→ **TASK TO CARRY OUT**: From the items below, pick out and copy every line that contains the string "span". Matching is case-sensitive.

Rows of spatial question data:
━━━━━━━━━━━━━━━━

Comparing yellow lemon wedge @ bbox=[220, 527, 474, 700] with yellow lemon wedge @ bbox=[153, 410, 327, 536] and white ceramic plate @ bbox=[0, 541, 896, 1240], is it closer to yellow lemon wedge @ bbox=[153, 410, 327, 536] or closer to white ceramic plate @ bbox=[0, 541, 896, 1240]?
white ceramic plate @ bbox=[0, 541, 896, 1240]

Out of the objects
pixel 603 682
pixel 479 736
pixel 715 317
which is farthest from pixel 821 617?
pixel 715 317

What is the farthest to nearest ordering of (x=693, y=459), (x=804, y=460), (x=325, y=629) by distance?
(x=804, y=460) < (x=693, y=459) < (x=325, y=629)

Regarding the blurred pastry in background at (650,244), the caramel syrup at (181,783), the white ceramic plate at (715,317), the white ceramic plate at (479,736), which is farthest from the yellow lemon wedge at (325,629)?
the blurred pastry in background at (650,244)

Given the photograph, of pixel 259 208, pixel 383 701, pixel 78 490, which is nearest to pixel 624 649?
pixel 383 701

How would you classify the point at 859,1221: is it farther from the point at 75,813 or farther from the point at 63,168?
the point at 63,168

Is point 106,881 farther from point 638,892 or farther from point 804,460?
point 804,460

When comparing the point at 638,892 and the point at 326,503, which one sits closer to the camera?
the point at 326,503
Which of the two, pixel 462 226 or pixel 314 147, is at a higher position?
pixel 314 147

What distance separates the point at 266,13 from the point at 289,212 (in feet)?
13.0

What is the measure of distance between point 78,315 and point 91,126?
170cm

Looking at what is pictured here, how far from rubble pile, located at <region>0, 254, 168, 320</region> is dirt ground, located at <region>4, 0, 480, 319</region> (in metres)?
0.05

━━━━━━━━━━━━━━━━

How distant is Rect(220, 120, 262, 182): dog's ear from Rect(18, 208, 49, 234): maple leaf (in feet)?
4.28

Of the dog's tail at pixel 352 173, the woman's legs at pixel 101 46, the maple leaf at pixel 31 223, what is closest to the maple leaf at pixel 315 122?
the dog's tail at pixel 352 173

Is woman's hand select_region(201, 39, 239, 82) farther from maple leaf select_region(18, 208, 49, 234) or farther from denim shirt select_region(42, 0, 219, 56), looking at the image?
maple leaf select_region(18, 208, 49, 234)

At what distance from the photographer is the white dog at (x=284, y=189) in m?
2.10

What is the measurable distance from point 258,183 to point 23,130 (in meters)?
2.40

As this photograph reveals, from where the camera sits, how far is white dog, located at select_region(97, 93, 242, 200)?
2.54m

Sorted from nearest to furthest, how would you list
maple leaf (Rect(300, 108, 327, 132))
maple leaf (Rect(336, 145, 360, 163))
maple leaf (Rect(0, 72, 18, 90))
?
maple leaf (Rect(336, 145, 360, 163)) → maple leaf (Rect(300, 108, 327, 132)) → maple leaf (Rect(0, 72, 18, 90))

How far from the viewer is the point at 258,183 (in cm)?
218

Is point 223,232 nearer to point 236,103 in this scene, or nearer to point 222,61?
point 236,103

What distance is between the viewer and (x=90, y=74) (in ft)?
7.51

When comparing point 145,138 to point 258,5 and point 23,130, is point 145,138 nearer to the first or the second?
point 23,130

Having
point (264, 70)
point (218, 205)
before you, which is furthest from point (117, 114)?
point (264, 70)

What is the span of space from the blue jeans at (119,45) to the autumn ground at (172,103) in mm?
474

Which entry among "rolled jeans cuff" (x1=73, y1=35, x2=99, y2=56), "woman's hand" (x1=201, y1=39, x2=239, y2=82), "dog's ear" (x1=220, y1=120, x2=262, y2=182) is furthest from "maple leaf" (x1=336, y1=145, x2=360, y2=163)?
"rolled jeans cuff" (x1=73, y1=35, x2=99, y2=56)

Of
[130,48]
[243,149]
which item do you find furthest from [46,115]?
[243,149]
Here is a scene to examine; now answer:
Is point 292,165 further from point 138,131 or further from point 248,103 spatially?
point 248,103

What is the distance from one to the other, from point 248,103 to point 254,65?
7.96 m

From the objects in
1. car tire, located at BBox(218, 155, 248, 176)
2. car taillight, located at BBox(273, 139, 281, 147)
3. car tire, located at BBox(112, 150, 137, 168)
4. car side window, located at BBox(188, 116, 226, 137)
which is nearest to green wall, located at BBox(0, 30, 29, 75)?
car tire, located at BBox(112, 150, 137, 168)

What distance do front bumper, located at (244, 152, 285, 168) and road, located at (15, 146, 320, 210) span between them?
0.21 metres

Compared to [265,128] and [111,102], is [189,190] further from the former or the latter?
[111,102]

━━━━━━━━━━━━━━━━

→ **ANSWER FOR THIS EXERCISE**:
What is the span of space from the blue jeans at (119,45) to the autumn ground at (172,103) in mm?
What distance do front bumper, located at (244, 152, 285, 168) and road, located at (15, 146, 320, 210) span between them?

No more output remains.